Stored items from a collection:

#####

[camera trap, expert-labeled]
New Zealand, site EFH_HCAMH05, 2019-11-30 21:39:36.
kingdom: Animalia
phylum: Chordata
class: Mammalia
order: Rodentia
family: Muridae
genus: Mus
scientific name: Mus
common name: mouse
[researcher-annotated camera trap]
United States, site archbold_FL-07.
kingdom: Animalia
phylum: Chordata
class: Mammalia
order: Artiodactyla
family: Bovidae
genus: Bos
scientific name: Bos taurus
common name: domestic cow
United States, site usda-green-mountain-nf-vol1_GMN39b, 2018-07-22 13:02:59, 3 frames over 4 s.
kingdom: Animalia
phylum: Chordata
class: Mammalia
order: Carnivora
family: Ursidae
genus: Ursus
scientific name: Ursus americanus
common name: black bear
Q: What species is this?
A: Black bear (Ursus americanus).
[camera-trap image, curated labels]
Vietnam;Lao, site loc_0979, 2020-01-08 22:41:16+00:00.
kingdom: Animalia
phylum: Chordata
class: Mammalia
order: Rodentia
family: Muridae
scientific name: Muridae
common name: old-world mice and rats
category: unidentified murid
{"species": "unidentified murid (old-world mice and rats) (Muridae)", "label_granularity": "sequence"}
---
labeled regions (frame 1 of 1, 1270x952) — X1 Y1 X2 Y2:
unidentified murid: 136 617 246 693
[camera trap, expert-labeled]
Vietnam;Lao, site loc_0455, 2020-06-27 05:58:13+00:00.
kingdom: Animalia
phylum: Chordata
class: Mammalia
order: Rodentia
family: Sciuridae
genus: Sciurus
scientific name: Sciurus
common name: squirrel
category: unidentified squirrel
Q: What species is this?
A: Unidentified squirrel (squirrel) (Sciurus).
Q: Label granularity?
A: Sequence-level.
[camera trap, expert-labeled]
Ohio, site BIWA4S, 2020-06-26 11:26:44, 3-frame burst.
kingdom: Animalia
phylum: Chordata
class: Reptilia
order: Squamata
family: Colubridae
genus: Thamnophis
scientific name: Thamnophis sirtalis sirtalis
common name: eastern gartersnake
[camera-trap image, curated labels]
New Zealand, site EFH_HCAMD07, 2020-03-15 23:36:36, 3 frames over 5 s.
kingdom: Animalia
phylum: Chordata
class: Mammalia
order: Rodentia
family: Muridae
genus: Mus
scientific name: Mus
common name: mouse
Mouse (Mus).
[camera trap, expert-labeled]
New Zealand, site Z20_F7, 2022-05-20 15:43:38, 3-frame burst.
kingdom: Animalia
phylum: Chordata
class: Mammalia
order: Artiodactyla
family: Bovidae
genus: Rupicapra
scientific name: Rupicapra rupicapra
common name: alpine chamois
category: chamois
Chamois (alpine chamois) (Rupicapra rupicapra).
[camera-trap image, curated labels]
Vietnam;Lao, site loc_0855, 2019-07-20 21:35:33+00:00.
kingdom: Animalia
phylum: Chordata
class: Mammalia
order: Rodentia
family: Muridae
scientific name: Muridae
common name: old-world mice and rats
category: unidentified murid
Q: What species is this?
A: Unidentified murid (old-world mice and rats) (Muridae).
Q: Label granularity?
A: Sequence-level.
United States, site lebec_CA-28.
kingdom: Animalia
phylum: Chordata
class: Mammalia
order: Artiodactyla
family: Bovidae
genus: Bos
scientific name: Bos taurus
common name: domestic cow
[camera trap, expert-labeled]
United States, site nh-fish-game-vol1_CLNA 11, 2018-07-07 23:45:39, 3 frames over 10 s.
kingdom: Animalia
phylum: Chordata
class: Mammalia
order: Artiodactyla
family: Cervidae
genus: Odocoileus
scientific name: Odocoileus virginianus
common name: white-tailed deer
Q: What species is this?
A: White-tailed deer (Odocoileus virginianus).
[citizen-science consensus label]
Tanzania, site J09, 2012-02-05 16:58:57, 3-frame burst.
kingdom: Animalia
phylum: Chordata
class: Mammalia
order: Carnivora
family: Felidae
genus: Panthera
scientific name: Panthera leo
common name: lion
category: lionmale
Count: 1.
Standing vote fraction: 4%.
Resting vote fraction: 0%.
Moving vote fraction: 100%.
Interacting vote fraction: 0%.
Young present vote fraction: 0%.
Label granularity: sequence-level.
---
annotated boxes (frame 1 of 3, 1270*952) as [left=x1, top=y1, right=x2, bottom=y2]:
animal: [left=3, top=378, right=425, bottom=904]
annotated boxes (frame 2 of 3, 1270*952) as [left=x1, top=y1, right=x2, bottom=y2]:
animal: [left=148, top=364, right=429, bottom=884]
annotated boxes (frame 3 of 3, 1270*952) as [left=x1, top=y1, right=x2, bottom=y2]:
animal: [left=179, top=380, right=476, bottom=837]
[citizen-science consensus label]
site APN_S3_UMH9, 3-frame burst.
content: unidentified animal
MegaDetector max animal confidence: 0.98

#####

▶ **Assignment**: Each entry above should be retyped exactly, with nothing missed.

▶ **Finished exercise**:
[camera trap, expert-labeled]
New Zealand, site EFH_HCAMH05, 2019-11-30 21:39:36.
kingdom: Animalia
phylum: Chordata
class: Mammalia
order: Rodentia
family: Muridae
genus: Mus
scientific name: Mus
common name: mouse
[researcher-annotated camera trap]
United States, site archbold_FL-07.
kingdom: Animalia
phylum: Chordata
class: Mammalia
order: Artiodactyla
family: Bovidae
genus: Bos
scientific name: Bos taurus
common name: domestic cow
United States, site usda-green-mountain-nf-vol1_GMN39b, 2018-07-22 13:02:59, 3 frames over 4 s.
kingdom: Animalia
phylum: Chordata
class: Mammalia
order: Carnivora
family: Ursidae
genus: Ursus
scientific name: Ursus americanus
common name: black bear
Q: What species is this?
A: Black bear (Ursus americanus).
[camera-trap image, curated labels]
Vietnam;Lao, site loc_0979, 2020-01-08 22:41:16+00:00.
kingdom: Animalia
phylum: Chordata
class: Mammalia
order: Rodentia
family: Muridae
scientific name: Muridae
common name: old-world mice and rats
category: unidentified murid
{"species": "unidentified murid (old-world mice and rats) (Muridae)", "label_granularity": "sequence"}
---
labeled regions (frame 1 of 1, 1270x952) — X1 Y1 X2 Y2:
unidentified murid: 136 617 246 693
[camera trap, expert-labeled]
Vietnam;Lao, site loc_0455, 2020-06-27 05:58:13+00:00.
kingdom: Animalia
phylum: Chordata
class: Mammalia
order: Rodentia
family: Sciuridae
genus: Sciurus
scientific name: Sciurus
common name: squirrel
category: unidentified squirrel
Q: What species is this?
A: Unidentified squirrel (squirrel) (Sciurus).
Q: Label granularity?
A: Sequence-level.
[camera trap, expert-labeled]
Ohio, site BIWA4S, 2020-06-26 11:26:44, 3-frame burst.
kingdom: Animalia
phylum: Chordata
class: Reptilia
order: Squamata
family: Colubridae
genus: Thamnophis
scientific name: Thamnophis sirtalis sirtalis
common name: eastern gartersnake
[camera-trap image, curated labels]
New Zealand, site EFH_HCAMD07, 2020-03-15 23:36:36, 3 frames over 5 s.
kingdom: Animalia
phylum: Chordata
class: Mammalia
order: Rodentia
family: Muridae
genus: Mus
scientific name: Mus
common name: mouse
Mouse (Mus).
[camera trap, expert-labeled]
New Zealand, site Z20_F7, 2022-05-20 15:43:38, 3-frame burst.
kingdom: Animalia
phylum: Chordata
class: Mammalia
order: Artiodactyla
family: Bovidae
genus: Rupicapra
scientific name: Rupicapra rupicapra
common name: alpine chamois
category: chamois
Chamois (alpine chamois) (Rupicapra rupicapra).
[camera-trap image, curated labels]
Vietnam;Lao, site loc_0855, 2019-07-20 21:35:33+00:00.
kingdom: Animalia
phylum: Chordata
class: Mammalia
order: Rodentia
family: Muridae
scientific name: Muridae
common name: old-world mice and rats
category: unidentified murid
Q: What species is this?
A: Unidentified murid (old-world mice and rats) (Muridae).
Q: Label granularity?
A: Sequence-level.
United States, site lebec_CA-28.
kingdom: Animalia
phylum: Chordata
class: Mammalia
order: Artiodactyla
family: Bovidae
genus: Bos
scientific name: Bos taurus
common name: domestic cow
[camera trap, expert-labeled]
United States, site nh-fish-game-vol1_CLNA 11, 2018-07-07 23:45:39, 3 frames over 10 s.
kingdom: Animalia
phylum: Chordata
class: Mammalia
order: Artiodactyla
family: Cervidae
genus: Odocoileus
scientific name: Odocoileus virginianus
common name: white-tailed deer
Q: What species is this?
A: White-tailed deer (Odocoileus virginianus).
[citizen-science consensus label]
Tanzania, site J09, 2012-02-05 16:58:57, 3-frame burst.
kingdom: Animalia
phylum: Chordata
class: Mammalia
order: Carnivora
family: Felidae
genus: Panthera
scientific name: Panthera leo
common name: lion
category: lionmale
Count: 1.
Standing vote fraction: 4%.
Resting vote fraction: 0%.
Moving vote fraction: 100%.
Interacting vote fraction: 0%.
Young present vote fraction: 0%.
Label granularity: sequence-level.
---
annotated boxes (frame 1 of 3, 1270*952) as [left=x1, top=y1, right=x2, bottom=y2]:
animal: [left=3, top=378, right=425, bottom=904]
annotated boxes (frame 2 of 3, 1270*952) as [left=x1, top=y1, right=x2, bottom=y2]:
animal: [left=148, top=364, right=429, bottom=884]
annotated boxes (frame 3 of 3, 1270*952) as [left=x1, top=y1, right=x2, bottom=y2]:
animal: [left=179, top=380, right=476, bottom=837]
[citizen-science consensus label]
site APN_S3_UMH9, 3-frame burst.
content: unidentified animal
MegaDetector max animal confidence: 0.98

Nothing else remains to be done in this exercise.